The ruling was something her family has never believed. And for the past 16 years, LaVena’s father has been on a mission to find his own answers to what happened to his daughter. His daughter, who took after him in so many ways.
“She looked like her daddy, acted like her daddy, everything,” Linda told Dateline. “She wanted to be just like him.”
The honor student’s decision to join the Army was influenced by her father’s own career path, her mother told Dateline. Dr. Johnson served in the Army for three years. He then went on to college, and earned a doctorate in psychology. Both he and Linda had civilian jobs in troop support for the Army. They have five children, and when LaVena decided to join the Army to pay for college, they were hesitant, but supportive.
In July 2005, instead of celebrating a birthday, their daughter was buried with military honors at Jefferson Barracks National Cemetery in St. Louis. She was promoted posthumously to private first class and awarded good conduct and commendation medals.
After the Army’s investigation into LaVena’s death, her parents began their own, convinced she would never take her own life and that a murder was covered up.
Investigators concluded that LaVena had shot herself in the mouth with her M-16 rifle in a contractor’s tent on the base. The report included witness testimony suggesting that she may have been depressed over a recent breakup, according to Chris Grey.
“We express our sincere condolences to the family and friends of PFC Johnson. We have and continue to take the death of PFC LaVena Johnson very seriously,’’ Grey said.
“Our lengthy and very thorough investigation by highly-trained Special Agents is based in fact; testimonial evidence, physical evidence and forensic evidence. The independent autopsy findings by the Armed Forces Medical Examiner's Office came to the same conclusion. Tragically, there are many misrepresentations of the facts being circulated on the internet that are false and unsubstantiated.’’

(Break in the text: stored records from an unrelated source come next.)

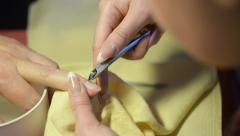 A woman gets her nails trimmed and cleaned Stock Footage
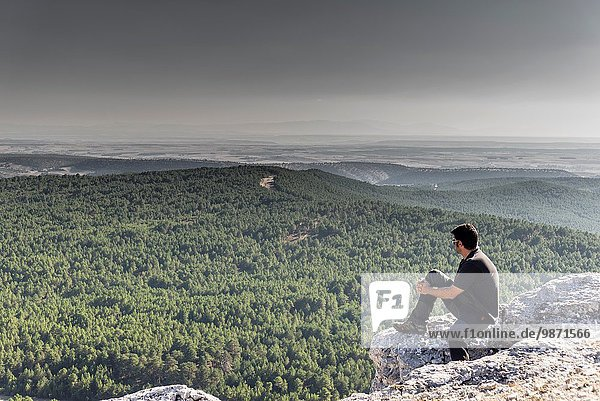 Man at top of hill looking panoramic views of Castile y Leon area from Canyon of Rio Lobos  Soria. Spain.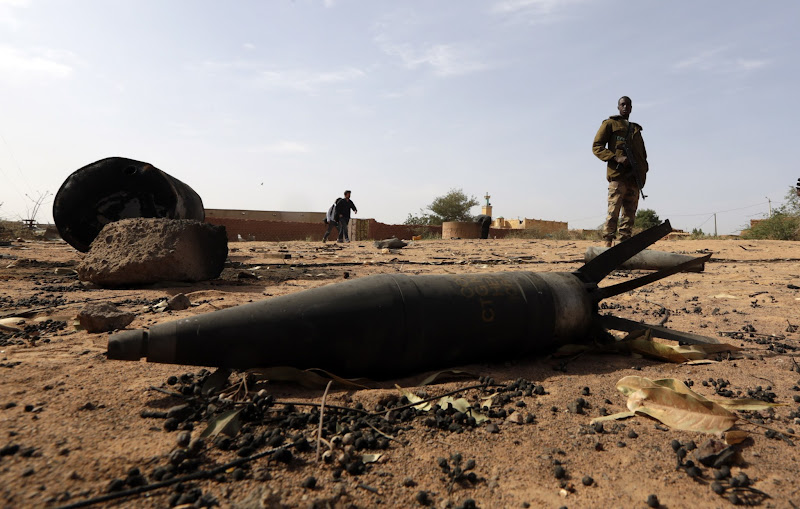 Photo: A Malian soldier is seen near an unexploded shell in the recently liberated town of Konna January 26, 2013.     REUTERS/Eric Gaillard (MALI - Tags: CIVIL UNREST CONFLICT MILITARY TPX IMAGES OF THE DAY)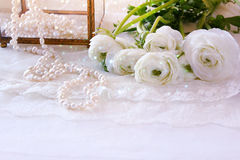 White delicate lace fabric and flowers Stock Images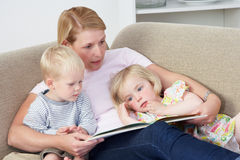 Mother Reading To Children At Home Stock Photo
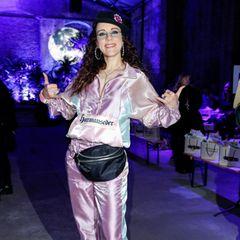 ... trägt Sängerin Blümchen einen bequemen Look in Trainingsanzug-Optik. Der sportliche Zweiteiler schimmert im Rampenlicht und zieht die Blicke der übrigen Fashion-Show-Gäste auf sich. EineschwarzeKäppi und eineXL-Bauchtasche runden Blümchens 90er-Jahre-Gedächtnis-Look ab.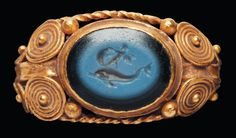 Ring, Roman,1st century AD. Gold with a blue stone carved with a dolphin. Note the delicate wire scrolls.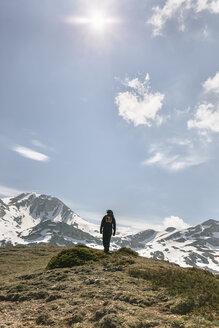 Spain, Asturias, Somiedo, man hiking in mountains - MGOF001858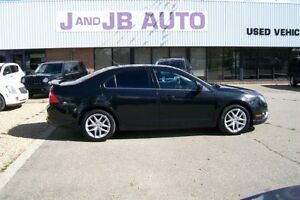 Heated seats ** 2010 FORD FUSION AWD *** All Credit Approved ***
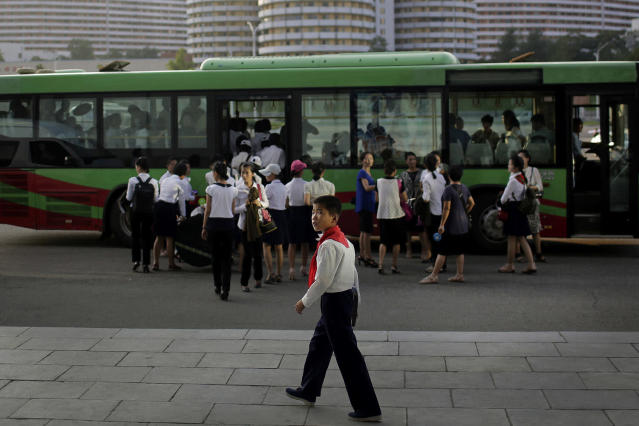 <p>A schoolboy walks toward a carpark as a group of women board a bus in front residential buildings, July 25, 2017, in Pyongyang, North Korea. (Photo: Wong Maye-E/AP) </p>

LaVena’s parents dispute the Army’s conclusion and believe the findings were flawed because her death was investigated as a suicide, not a homicide.
They told Dateline their daughter had been happy and healthy. They said that her arms were too short; that she couldn’t have shot herself with her rifle. They also added that the wound in her head was too small to have been made by an M-16.

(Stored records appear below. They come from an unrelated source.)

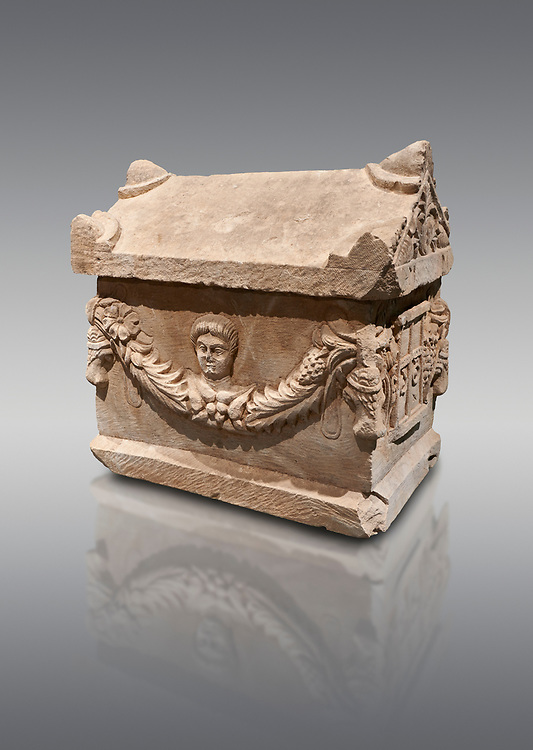 Roman relief decorated garland osthotek cremation container, 2nd century AD. An ostothec is used to preserve the ashes and bones of the dead bodies after their cremation, takes its form from a small sarcophagus. This ostothec is a miniature example of the garland sarcophagus. Adana Archaeology Museum, Turkey. Against a grey background .<br /> <br /> If you prefer to buy from our ALAMY STOCK LIBRARY page at https://www.alamy.com/portfolio/paul-williams-funkystock/greco-roman-sculptures.html . Type -    Adana     - into LOWER SEARCH WITHIN GALLERY box - Refine search by adding a subject, place, background colour, museum etc.<br /> <br /> Visit our ROMAN WORLD PHOTO COLLECTIONS for more photos to download or buy as wall art prints https://funkystock.photoshelter.com/gallery-collection/The-Romans-Art-Artefacts-Antiquities-Historic-Sites-Pictures-Images/C0000r2uLJJo9_s0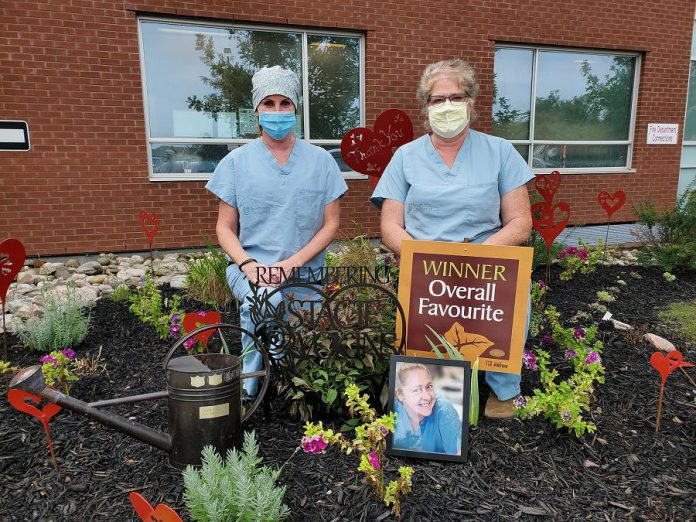 """Theresa Connell and Marlene Dawson of Ross Memorial Hospital in Lindsay, two colleagues of late emergency department nurse Stacie Vokins, stand in the garden they dedicated to the memory of Vokins (shown in the picture frame), a 20-year employee of the hospital who passed away in November 2019. The garden, which includes heart sculptures by local artist Christina Handley, won the hospital's annual """"Garden Cup"""". (Photo courtesy of Ross Memorial Hospital)"""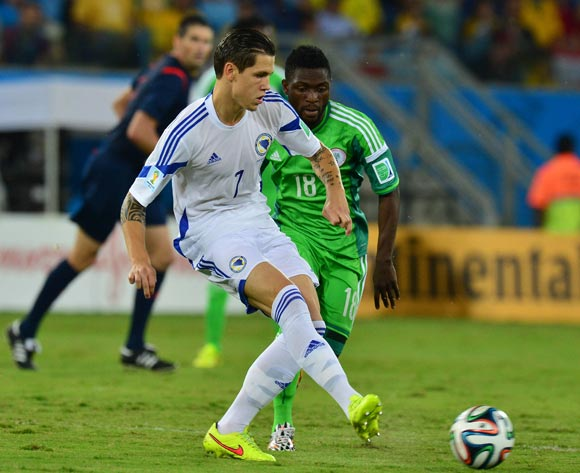 Muhamed Besic of Bosnia and Herzegovina clears from Michael Babatunde of Nigeria during the 2014 Brazil World Cup Final Group F football match between Nigeria and Bosnia at the Arena Pantanal in Cuiaba, Brazil on 21 June 2014
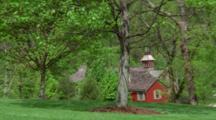 Red Farmhouse Among Green Foliage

Dr. Johnson demanded to see the evidence and filed Freedom of Information requests and enlisted the assistance of local legislators. He formed his own investigation team, gathering family members with criminal science expertise and for years, they pored over documents, statements, and autopsy photos.
In 2007, the family had LaVena’s body exhumed for an independent autopsy, her mother told Dateline. The results were inconclusive.
“They plucked out part of my heart,’’ Dr. Johnson said in the 2010 documentary. “I can’t get it back. But I’m going to fight until I get justice for her. We’re just going to keep doing what we can to keep our story alive.”
While Dr. Johnson has fought for answers in his daughter’s death for 16 years, it has slowed this year due to his recent hospitalization.
But his wife told Dateline that he refuses to give up and continues to fight. While in the hospital, he never misses a chance to tell someone, a nurse, a doctor, about LaVena.
“After a 16-year-long nightmare, now we’re going through this,” Linda said. “Her death has really taken a toll on her father.”
They are hoping someone will come forward with information that will push the CID to reopen the investigation.
In his email to Dateline, Christopher Grey of the Criminal Investigation Command said the Army stands by its findings, but added that investigators would reopen the investigation should credible information surface.
LaVena was the first female soldier from Missouri to die in Iraq. She died just days before her 20th birthday in 2005, one year after graduating from high school.
Last week, on July 27, 2021, she would have turned 36 years old. Family members, local politicians and the community of Florissant gathered for a balloon release to honor her on the day.
“It’s important that her name is not forgotten,” Linda said. “She deserves better. She deserves justice.”